Passage provided:
◆ ◆ ◆ ◆ ◆ ◆ ◆

Researchers say tilting the nose has a minor effect on sonic boom performance, as does the position of the canard. These changes jointly contributed to 8.5% of the improvement, while changes to the dihedral, sweep and twist of the canard and wing produced a combined 56% change. Further tests will investigate the influence of other parameters such as wing camber, as well as using the method to further improve the fuselage itself.

Smooth supersonics

Researchers working under DARPA-sponsored efforts into supersonic laminar flow control (SLFC) believe a low-boom design could be developed by combining low-swept wings with a flow-control concept using distributed surface roughness.

Flight tests of a small-scale test blade with zero sweep on a NASA Boeing F-15 generated full-chord natural laminar flow at supersonic speeds over around 80% of the representative wing. However, configurations using unswept wings do not easily meet the QSP low-boom target and a revised version, with increased dihedral and a vertically offset canard, has shown lower boom potential, say researchers.

◆ ◆ ◆ ◆ ◆ ◆ ◆

Information supplied:
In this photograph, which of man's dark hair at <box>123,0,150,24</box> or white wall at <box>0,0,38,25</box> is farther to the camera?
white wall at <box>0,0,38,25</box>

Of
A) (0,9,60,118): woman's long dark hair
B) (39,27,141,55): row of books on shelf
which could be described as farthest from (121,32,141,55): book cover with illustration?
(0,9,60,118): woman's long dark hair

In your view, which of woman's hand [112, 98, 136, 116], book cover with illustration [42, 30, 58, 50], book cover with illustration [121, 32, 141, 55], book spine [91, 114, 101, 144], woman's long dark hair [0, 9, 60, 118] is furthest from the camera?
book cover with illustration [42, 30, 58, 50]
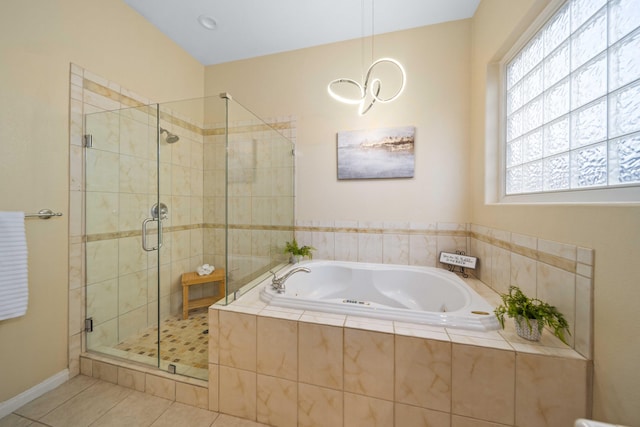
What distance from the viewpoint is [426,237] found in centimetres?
204

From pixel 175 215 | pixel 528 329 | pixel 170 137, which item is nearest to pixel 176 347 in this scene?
pixel 175 215

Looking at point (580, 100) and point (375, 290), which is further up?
point (580, 100)

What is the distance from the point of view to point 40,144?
1.33m

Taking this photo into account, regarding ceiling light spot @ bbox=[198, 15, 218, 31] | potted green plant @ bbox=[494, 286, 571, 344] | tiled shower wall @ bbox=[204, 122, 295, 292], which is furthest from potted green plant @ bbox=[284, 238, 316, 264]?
ceiling light spot @ bbox=[198, 15, 218, 31]

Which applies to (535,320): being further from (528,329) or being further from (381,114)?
(381,114)

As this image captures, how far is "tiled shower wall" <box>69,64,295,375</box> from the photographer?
1.54m

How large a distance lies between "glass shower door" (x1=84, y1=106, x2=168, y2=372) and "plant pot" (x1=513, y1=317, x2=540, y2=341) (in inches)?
83.3

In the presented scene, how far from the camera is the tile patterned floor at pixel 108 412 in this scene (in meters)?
1.16

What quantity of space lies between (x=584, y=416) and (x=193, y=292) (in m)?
2.73

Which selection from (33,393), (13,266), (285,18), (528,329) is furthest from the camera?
(285,18)

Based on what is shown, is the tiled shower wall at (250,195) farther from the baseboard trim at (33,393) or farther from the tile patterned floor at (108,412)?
the baseboard trim at (33,393)

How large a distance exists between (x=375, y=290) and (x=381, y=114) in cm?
167

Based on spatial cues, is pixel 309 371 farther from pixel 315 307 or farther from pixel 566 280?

◆ ◆ ◆ ◆ ◆ ◆ ◆

In the passage on low-boom supersonic design, what combined share of the improvement came from changes to the dihedral, sweep and twist of the canard and wing? Please answer briefly. The entries come from a separate source unrelated to the text.

A combined 56%.